Government budget deficit this year is 375,000,000 bottles of Dom Pérignon '61, says Chancellor
WESTMINSTER. Government budgets are too big to understand; the best fiscal policy is pure luck; large budgets are more easily understood when converted into an equivalent number of expensive bottles of champagne. Those were among the surprises revealed today by the Chancellor, who, in a rare unguarded - and possibly inebriated - press conference at the Treasury, revealed perhaps more than he intended about the genesis of the government’s fiscal policy.
“I mean, let’s be honest, pretty much nobody understand numbers once they get above a billion”, the Chancellor said, responding to a journalist who had asked if the Chancellor fully understood the scale of the cuts being proposed in the forthcoming budget.. “If somebody says to me, what’s the difference between £200 and £300, I’d say, easy - a nice lunch in Mayfair with a glass of champagne. But if someone says what’s the different between £20 billion and £30 billion, I think it’s fair to say that no one really knows.

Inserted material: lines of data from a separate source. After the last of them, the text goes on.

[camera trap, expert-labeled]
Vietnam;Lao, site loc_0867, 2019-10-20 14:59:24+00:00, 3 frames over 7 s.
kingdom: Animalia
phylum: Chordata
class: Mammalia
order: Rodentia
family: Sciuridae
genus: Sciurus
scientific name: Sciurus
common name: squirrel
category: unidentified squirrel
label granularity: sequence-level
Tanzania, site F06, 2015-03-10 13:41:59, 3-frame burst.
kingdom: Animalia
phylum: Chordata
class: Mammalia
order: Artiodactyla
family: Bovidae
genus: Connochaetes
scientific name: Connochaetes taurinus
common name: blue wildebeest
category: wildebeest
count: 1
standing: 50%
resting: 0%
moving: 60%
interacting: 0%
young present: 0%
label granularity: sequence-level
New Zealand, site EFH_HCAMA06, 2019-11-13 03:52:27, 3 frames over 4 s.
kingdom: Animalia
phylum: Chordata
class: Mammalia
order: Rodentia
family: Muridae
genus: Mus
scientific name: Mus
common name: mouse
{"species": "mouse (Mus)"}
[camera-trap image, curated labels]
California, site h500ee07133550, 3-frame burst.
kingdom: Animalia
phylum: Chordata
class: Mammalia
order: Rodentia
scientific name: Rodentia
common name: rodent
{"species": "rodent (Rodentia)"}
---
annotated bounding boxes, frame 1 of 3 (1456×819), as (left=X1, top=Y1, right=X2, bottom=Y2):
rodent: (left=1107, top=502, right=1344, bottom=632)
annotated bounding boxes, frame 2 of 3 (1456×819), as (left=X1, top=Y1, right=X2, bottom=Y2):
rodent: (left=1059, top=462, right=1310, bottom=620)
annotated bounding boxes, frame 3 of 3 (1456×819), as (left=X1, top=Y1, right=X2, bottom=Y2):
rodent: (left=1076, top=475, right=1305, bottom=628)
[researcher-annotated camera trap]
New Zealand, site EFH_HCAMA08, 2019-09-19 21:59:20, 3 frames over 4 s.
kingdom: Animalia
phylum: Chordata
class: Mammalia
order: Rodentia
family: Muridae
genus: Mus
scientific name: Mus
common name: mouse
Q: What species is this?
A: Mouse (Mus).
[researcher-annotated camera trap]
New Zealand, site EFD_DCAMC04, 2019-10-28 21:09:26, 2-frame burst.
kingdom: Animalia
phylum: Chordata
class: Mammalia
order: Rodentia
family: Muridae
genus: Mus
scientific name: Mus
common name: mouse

Is this government department worth £20 billion a year or £30 billion? Really, it hurts your brain if you try and think about what that difference of £10 billion means. It makes more sense to use something you really understand the value of, so I use Dom Pérignon ‘61, which I think everyone can relate to. For example, this year we have to pay down £47 billion in interest on our debt. How much is that? Is it a lot? It’s just a number. But if I tell you that it works out as 117,500,000 bottles of Dom Pérignon ‘61 then I think you’ll agree that fuck yeah, that’s a lot.”